"Podem ainda não estar a ver as coisas à superficie, mas por baixo já está tudo a arder" - Y. B. Mangunwijaya, escritor indonésio, 16 de Julho de 1998.
Na chico-espertice de servir Setúbal de 20 em 20 minutos, sem aumento de custos em relação aos de 30 em 30 em vigor desde há 30 anos, a Fertagus, na hora de ponta, passou os comboios das habituais oito composições para quatro, sem fazer o trabalho de casa, na ignorância de que a questão não era o aumento das circulações mas o aumento das circulações em função do aumento de passageiros.
Na hora de ponta, e no sentido Setúbal - Roma/ Areeiro, na estação do Fogueteiro não cabe uma folha de papel entre as pessoas. Num registo de humor negro sádico ainda metem a gravação "Não se aglomere junto à porta, distribua-se pela carruagem", já que não pode ir ninguém lá em cima, como no Paquistão e na Índia, por causa das catenárias.
Na estação Foros de Amora saem 5 e entram 15, não se sabe como mas é assim. A seguir, em Corroios, é preciso ser mestre em artes marciais para conseguir sair do comboio e chegar a horas ao trabalho, no cais estão centenas para entrar. Obviamente não entram. Começaram por meter uns desgraçados da empresa de segurança Strong Charon nas plataformas, a fazer não se sabe bem o quê já que não lhes forneceram luvas brancas para empurrarem as pessoas para dentro das carruagens, à imagem do que acontece no metro de Tóquio. Agora já lá estão os seguranças e agentes da PSP mas a Fertagus está a efectuar "validações de contagens de passageiros e, se for validada a atual perceção da procura, no dia 20 de janeiro procederá a alterações na afetação dos comboios duplos". Uma coisa todos temos a certeza, da percepção que os utentes têm deste bando circense que administra uma empresa de transportes concessionada pelo Estado e subsidiada pelo Orçamento do Estado. Ainda correm o risco de acabar com aumento de prémio de gestão, nomeados para "Melhor Gestor do Ano", e entrevistados pelo Zé Gomes na televisão do militante n.º 1 por este acto de prestidigitação empresarial. Do ministro Pinto Luz, que apareceu mais rápido que a própria sombra a reclamar os louros governamentais deste fornecimento de transporte ferroviário à capital do distrito, nunca mais ninguém ouviu falar, desapareceu, "are you talking to me?".

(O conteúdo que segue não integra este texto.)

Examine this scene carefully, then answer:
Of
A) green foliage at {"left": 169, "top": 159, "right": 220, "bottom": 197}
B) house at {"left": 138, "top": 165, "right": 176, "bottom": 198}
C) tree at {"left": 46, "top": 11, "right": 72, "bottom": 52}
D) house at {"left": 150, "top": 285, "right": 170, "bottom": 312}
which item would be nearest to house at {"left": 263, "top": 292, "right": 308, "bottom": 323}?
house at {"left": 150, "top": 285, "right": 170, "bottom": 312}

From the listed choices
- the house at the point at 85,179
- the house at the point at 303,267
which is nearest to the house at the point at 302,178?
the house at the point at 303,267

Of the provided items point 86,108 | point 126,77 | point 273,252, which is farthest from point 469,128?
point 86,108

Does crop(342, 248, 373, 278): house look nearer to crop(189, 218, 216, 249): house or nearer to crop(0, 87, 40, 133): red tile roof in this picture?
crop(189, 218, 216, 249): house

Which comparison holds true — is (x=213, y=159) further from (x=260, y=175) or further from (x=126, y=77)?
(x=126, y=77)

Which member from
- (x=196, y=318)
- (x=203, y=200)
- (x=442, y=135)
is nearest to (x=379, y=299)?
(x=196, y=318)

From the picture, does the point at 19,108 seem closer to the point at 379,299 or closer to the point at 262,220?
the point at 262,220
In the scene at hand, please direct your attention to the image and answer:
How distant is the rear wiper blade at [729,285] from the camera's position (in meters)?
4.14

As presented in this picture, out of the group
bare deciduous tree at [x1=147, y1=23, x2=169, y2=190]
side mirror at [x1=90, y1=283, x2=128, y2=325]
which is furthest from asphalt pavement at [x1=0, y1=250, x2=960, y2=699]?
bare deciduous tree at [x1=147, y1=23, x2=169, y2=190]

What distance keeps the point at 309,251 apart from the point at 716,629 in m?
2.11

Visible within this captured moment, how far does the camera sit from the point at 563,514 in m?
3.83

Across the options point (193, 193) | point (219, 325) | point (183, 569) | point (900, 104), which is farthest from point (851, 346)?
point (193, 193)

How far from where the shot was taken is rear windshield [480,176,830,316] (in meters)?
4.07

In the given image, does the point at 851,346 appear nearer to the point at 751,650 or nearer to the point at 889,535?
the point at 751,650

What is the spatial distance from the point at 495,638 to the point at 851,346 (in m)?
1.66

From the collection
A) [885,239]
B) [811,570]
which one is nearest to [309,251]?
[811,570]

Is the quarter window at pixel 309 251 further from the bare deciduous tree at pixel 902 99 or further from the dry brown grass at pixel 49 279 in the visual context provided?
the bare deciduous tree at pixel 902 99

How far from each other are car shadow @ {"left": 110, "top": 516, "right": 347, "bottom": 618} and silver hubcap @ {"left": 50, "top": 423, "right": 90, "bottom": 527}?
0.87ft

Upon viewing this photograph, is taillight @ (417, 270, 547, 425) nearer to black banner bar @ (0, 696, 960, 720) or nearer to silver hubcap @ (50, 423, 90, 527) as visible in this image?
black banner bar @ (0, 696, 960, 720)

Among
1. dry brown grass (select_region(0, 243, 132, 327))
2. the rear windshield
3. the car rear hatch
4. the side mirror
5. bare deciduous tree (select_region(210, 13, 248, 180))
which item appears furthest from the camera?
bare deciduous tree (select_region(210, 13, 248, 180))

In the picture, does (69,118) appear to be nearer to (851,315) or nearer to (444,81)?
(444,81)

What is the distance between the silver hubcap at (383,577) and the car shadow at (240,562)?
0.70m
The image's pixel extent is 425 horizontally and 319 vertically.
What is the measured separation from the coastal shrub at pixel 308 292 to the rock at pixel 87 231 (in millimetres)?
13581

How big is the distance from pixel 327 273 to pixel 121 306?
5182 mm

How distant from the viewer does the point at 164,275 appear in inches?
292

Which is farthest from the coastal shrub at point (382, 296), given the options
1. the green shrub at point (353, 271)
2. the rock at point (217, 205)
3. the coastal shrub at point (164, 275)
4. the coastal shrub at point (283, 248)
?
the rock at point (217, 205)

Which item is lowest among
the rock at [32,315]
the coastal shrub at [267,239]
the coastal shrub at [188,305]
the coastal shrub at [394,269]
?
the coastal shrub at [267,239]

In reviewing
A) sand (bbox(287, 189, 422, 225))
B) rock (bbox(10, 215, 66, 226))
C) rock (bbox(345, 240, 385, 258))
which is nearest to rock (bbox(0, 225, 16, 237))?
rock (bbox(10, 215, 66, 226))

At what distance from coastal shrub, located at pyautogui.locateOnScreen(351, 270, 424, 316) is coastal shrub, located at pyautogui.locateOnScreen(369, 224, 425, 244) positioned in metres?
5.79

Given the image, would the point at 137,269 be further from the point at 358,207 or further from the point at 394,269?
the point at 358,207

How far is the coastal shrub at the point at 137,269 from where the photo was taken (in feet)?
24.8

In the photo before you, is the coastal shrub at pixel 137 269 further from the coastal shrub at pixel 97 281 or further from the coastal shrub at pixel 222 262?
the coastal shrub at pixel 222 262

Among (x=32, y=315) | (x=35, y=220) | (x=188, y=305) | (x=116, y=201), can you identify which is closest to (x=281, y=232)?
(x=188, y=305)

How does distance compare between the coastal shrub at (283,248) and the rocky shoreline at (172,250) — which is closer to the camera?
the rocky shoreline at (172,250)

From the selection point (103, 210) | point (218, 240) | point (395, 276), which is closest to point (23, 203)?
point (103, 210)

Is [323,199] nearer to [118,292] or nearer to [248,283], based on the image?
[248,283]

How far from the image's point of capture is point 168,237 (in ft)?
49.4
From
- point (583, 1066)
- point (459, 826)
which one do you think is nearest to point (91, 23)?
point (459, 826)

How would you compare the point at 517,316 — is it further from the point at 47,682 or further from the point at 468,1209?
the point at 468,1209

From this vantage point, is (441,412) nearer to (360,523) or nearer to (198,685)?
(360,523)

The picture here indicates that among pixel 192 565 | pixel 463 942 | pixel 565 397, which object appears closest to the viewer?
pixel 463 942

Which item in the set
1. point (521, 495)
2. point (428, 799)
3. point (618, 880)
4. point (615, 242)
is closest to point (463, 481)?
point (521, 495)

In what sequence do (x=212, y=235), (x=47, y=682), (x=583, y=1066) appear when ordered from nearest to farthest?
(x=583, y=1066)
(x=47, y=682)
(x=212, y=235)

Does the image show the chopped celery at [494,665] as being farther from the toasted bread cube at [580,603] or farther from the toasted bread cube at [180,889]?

"Estou contente". "Era preciso fazer qualquer coisa". "Vamos lá a ver desta". "Era preciso mudar". "Eram sempre os mesmos". "Uma vez uns, outra vez os outros". "Anos inteiros nisto". "A gente a trabalhar e eles no subsídio". "Foram para a política para se encherem". E "eles" nem sequer ganharam nada, foram a terceira força política mais votada, mas a dinâmica do discurso é a da vitória e da mudança, e esta percepção na opinião pública já é uma cabazada ao "sistema". Basicamente era este o teor das conversas, hoje no Fertagus, entre pessoas banais, daquelas com roupa das obras, das limpezas, fardas de segurança, pronto a vestir do mercado, nikes e lacostes da candonga. * No comboio descendente vinha tudo a gargalhada, uns por verem rir os outros, e os outros sem ser por nada.
"Dois anos à espera [?] e agora o Costa demitiu-se e fica tudo fuuudido outra vez...", "É pá, porque é que o Costa se demitiu?", "Por causa lá daquela corja dele...", "Mano, nuuunca em tempo algum um ministro do MPLA se demitiu por causa dele quanto mais por causa de outros!".
No Fertagus de Setúbal para Roma-Areeiro à minha frente uma gaja de t-shirt preta, estampada com aquela famosa foto do Che tirada pelo Korda, ao lado, um gajo de t-shirt vermelha com uma cruz do pescoço ao umbigo e "Jesus Cristo" garrafal em Times New Roman branco. E isto deve querer dizer alguma coisa já que vou a terminar um livro há muito tempo adiado, O Pêndulo de Foucault do Umberto Eco.
É que para além do serviço prestado pela Fertagus, em termos de qualidade, conforto e segurança, ser infinitamente melhor que o prestado pela CP, os €62 de diferença no preço do título de transporte pagamos nós, contribuintes, quer sejamos ou não utentes do serviço, e que se calhar, bem feitas as contas, acabam por nos sair a nós, taxpayers (em inglês tem mais a ver com a realidade) por 100 ou mais euros porque, querer comparar a eficiência de uma empresa com a da outra, ao nível da produtividade versus numero de empregados e/ou gestores, é o mesmo que comparar o cu das calças com a Feira de Castro. Conversa da treta.